2006-04-10 Thread Tim Peters
[Phillip J. Eby]
 ...
 #0  0x401bbaa4 in _int_free () from /lib/libc.so.6
 #1  0x401baa3c in free () from /lib/libc.so.6
 #2  0x080a253e in builtin_raw_input (self=0x0, args=0x4050862c) at
 Python/bltinmodule.c:1759

 It appears the problem is an object/mem mismatch: both PyOS_Readline in
 pgenmain.c, and PyOS_StdioReadline use PyObject_MALLOC,

That wasn't true yesterday, but Neal changed it while you slept ;-). 
He changed it to worm around a different case of object/mem mismatch.

 but bltinmodule.c is freeing the pointer with PyMem_FREE.

 Just to add to the confusion, by the way, the readline module dynamically
 sets PyOS_ReadlineFunctionPointer to call_readline, which does its
 allocation with PyMem_MALLOC...

 So does anybody know what the protocol should be for readline
 functions?  What about readline implementations that are in the field, so
 to speak?  (e.g. modules that use the readline hook to implement that
 functionality using something other than GNU readline).
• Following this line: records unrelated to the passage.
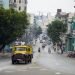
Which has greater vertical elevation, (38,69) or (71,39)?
(38,69)

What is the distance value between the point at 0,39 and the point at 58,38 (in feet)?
165

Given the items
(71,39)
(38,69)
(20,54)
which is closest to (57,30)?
(71,39)

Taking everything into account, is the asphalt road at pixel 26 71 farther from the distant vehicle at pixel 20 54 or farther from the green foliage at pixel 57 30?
the green foliage at pixel 57 30

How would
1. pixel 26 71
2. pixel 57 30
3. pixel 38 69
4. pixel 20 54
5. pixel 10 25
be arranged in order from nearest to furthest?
pixel 26 71
pixel 38 69
pixel 20 54
pixel 10 25
pixel 57 30

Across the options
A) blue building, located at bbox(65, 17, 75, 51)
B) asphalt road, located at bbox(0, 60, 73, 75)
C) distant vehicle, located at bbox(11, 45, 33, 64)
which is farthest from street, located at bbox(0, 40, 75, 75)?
blue building, located at bbox(65, 17, 75, 51)

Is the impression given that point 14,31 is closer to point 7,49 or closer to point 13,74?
point 7,49

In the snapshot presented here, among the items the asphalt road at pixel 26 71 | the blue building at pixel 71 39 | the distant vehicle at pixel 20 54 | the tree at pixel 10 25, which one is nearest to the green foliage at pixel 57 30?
the blue building at pixel 71 39

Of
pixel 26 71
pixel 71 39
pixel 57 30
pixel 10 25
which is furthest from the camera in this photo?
pixel 57 30

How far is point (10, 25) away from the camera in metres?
82.1

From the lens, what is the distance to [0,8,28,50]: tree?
81.4 m

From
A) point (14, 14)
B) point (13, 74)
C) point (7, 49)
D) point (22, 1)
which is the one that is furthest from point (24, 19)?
point (22, 1)

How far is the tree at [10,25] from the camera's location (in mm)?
81375

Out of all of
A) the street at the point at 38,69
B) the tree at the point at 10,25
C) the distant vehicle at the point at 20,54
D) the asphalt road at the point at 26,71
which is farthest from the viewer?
the tree at the point at 10,25

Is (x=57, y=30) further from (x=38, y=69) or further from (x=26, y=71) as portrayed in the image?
(x=26, y=71)
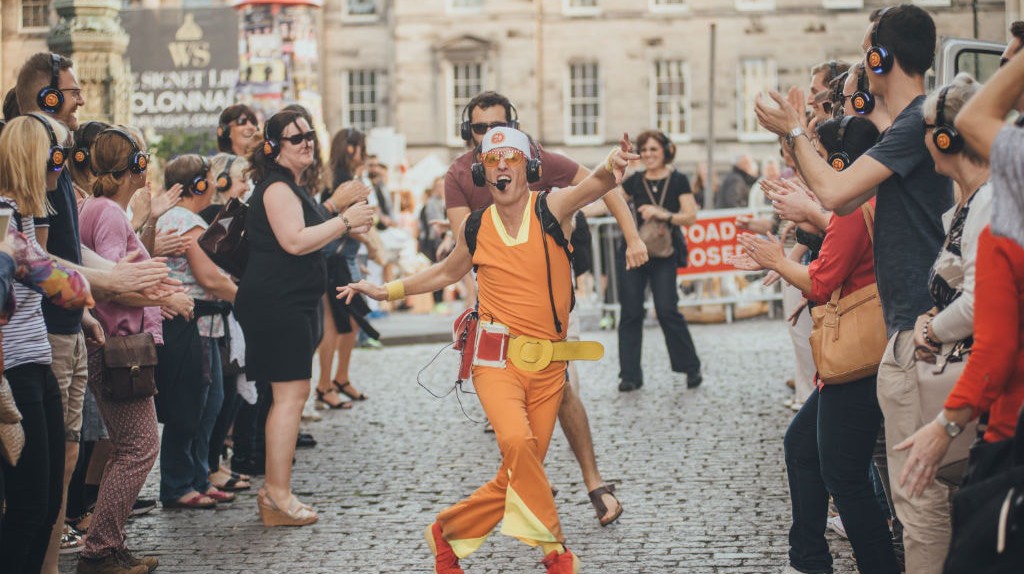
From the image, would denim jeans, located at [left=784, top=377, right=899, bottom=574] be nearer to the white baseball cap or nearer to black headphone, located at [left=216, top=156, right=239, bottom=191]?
the white baseball cap

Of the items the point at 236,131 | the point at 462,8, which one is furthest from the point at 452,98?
the point at 236,131

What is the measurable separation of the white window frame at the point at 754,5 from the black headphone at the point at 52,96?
136 feet

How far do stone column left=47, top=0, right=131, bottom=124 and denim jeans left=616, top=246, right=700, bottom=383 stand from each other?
5544 mm

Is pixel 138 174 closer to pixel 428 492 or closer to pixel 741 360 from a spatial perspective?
pixel 428 492

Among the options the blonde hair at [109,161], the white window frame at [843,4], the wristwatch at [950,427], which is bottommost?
the wristwatch at [950,427]

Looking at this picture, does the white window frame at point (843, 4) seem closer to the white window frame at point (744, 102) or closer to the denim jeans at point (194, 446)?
the white window frame at point (744, 102)

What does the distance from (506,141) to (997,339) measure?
293 cm

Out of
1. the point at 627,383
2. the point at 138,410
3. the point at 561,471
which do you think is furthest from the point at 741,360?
the point at 138,410

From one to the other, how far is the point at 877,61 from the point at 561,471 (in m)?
4.32

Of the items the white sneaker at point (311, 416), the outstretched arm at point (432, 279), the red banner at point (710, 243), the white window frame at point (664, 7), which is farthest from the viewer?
the white window frame at point (664, 7)

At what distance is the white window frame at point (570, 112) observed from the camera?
153 feet

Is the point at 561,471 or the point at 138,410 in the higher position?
the point at 138,410

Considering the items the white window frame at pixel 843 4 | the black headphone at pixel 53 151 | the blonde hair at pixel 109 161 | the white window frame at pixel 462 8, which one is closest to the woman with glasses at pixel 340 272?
the blonde hair at pixel 109 161

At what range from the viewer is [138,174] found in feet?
22.3
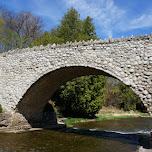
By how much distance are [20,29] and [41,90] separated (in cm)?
1428

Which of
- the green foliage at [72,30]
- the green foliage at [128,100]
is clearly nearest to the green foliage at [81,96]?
the green foliage at [72,30]

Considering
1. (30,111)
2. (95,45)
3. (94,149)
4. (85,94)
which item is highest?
(95,45)

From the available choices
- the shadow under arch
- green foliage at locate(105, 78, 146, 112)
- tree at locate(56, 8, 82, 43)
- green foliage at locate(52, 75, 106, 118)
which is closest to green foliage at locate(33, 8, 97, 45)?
tree at locate(56, 8, 82, 43)

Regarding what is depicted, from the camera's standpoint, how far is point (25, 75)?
1010 cm

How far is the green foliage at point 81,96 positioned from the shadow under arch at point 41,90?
479 centimetres

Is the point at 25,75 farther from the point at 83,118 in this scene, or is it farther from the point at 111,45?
the point at 83,118

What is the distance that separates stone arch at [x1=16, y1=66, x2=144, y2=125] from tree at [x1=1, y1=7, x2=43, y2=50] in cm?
1135

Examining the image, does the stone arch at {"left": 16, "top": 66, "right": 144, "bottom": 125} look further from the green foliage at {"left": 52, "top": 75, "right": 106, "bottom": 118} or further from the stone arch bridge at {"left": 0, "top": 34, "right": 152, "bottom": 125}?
the green foliage at {"left": 52, "top": 75, "right": 106, "bottom": 118}

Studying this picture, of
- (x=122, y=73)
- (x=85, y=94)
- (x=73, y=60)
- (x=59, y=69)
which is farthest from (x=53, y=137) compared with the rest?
(x=85, y=94)

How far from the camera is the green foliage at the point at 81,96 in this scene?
1656cm

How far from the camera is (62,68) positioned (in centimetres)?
900

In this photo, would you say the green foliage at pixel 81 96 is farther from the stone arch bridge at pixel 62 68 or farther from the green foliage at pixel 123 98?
the green foliage at pixel 123 98

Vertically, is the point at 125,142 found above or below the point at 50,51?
below

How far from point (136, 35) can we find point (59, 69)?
3.75 meters
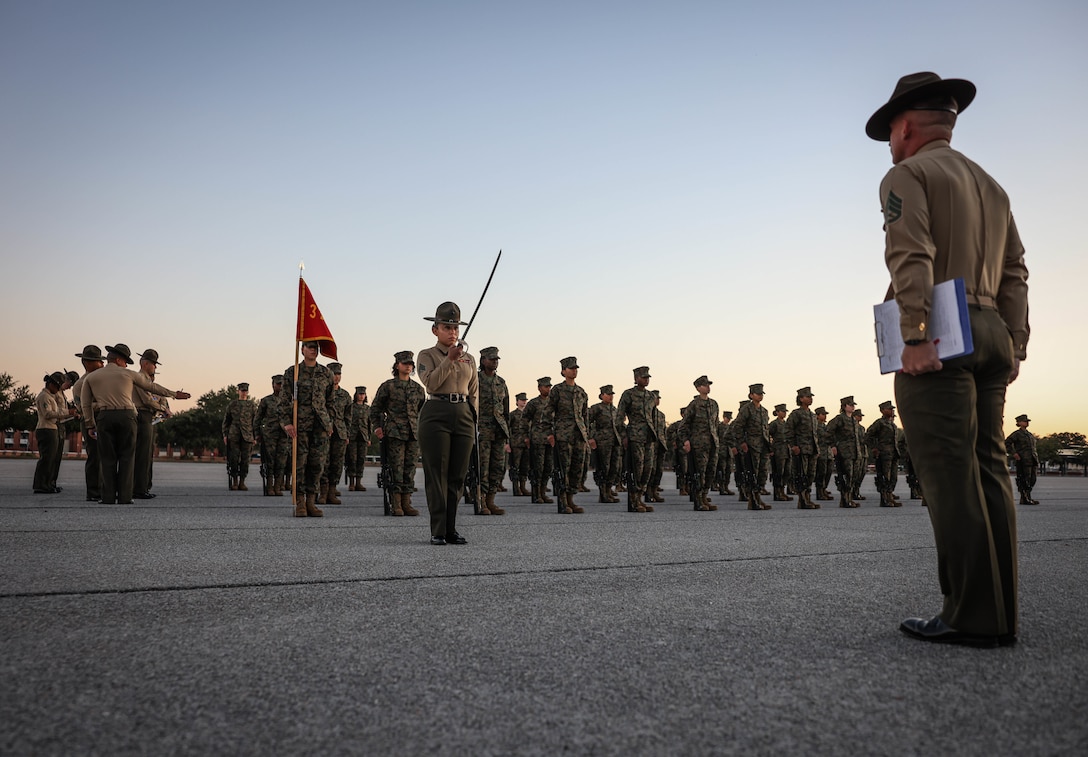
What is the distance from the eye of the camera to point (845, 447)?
16.1 meters

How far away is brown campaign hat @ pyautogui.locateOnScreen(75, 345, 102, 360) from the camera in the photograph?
11539 mm

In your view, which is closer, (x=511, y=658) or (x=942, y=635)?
(x=511, y=658)

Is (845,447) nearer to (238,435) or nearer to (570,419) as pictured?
(570,419)

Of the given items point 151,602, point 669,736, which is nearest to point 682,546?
point 151,602

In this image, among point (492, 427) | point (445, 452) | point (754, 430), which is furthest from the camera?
point (754, 430)

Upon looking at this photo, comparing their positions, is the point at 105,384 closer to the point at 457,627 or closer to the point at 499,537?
the point at 499,537

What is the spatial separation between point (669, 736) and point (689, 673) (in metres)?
0.55

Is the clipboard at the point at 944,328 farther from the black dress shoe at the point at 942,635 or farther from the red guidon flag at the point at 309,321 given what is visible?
the red guidon flag at the point at 309,321

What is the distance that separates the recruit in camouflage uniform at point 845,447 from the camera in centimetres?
1527

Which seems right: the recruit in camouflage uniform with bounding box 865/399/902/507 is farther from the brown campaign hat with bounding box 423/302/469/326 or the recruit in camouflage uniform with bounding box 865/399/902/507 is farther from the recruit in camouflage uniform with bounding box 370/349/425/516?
the brown campaign hat with bounding box 423/302/469/326

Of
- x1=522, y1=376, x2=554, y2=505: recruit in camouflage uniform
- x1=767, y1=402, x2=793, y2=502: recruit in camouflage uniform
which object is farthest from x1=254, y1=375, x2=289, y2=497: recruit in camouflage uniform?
x1=767, y1=402, x2=793, y2=502: recruit in camouflage uniform

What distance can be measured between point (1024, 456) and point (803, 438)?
5423mm

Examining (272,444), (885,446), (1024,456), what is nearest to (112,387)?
(272,444)

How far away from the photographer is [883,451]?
16.4 m
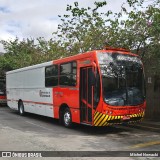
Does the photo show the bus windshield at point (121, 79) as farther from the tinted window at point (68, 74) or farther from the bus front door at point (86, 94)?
the tinted window at point (68, 74)

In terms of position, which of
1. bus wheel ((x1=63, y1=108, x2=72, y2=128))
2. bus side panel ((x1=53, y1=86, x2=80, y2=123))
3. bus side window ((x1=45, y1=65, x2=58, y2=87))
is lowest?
bus wheel ((x1=63, y1=108, x2=72, y2=128))

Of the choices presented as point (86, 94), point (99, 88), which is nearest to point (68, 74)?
point (86, 94)

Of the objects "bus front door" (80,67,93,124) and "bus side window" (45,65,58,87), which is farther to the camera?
"bus side window" (45,65,58,87)

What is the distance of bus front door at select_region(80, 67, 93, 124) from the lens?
1288 centimetres

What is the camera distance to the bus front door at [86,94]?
12875 millimetres

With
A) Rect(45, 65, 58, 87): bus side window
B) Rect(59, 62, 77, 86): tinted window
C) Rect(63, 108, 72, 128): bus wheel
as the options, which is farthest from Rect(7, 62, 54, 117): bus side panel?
Rect(59, 62, 77, 86): tinted window

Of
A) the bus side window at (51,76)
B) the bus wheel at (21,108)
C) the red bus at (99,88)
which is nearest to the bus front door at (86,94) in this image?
the red bus at (99,88)

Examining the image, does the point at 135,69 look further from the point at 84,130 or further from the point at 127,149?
the point at 127,149

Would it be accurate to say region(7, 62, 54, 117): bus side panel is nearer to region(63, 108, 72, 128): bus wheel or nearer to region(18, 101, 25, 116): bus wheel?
region(18, 101, 25, 116): bus wheel

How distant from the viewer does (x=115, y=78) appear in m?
12.8

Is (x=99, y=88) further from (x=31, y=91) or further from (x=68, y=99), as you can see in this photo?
(x=31, y=91)

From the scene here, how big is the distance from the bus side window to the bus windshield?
11.7 ft

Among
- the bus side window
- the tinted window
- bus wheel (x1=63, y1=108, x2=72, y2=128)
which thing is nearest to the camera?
the tinted window

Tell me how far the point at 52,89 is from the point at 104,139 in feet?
16.5
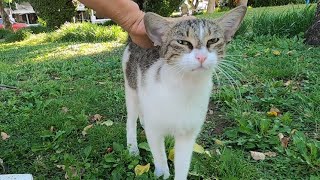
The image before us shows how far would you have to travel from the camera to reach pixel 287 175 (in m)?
2.36

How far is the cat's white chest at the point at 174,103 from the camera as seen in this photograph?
1.95m

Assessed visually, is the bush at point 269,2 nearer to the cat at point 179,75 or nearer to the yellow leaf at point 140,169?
the cat at point 179,75

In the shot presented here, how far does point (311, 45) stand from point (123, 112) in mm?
3381

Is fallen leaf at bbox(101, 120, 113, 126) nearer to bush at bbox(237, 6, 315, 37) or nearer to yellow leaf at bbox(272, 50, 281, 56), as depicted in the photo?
yellow leaf at bbox(272, 50, 281, 56)

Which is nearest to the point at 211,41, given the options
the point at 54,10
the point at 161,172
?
the point at 161,172

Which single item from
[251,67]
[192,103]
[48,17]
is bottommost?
[48,17]

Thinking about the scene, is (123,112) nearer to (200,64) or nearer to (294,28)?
(200,64)

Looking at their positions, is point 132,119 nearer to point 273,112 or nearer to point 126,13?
point 126,13

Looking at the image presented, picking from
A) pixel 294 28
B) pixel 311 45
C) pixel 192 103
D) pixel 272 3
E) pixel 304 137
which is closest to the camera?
pixel 192 103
It's documented (after a fashion) at the declaration of
PyOS_ReadlineFunctionPointer.  Yesterday that read:


/* By initializing this function pointer, systems embedding Python can
   override the readline function.

   Note: Python expects in return a buffer allocated with PyMem_Malloc. */

char *(*PyOS_ReadlineFunctionPointer)(FILE *, FILE *, char *);


Overnight, PyMem_Malloc there changed to PyObject_Malloc.  It
didn't matter in practice before (2.5) because all PyXYZ_ABC ways to
spell free the memory resolved to PyObject_Free.  Now that PyMem_
and PyObject_ call different things, mismatches  are deadly.  Since
the only docs we had said PyMem_Malloc must be used for the readline
function, best to stick with that.  It's messy, though (there are a
lot of functions that think they're in charge of freeing the memory,
and the memory can originally come from a lot of places).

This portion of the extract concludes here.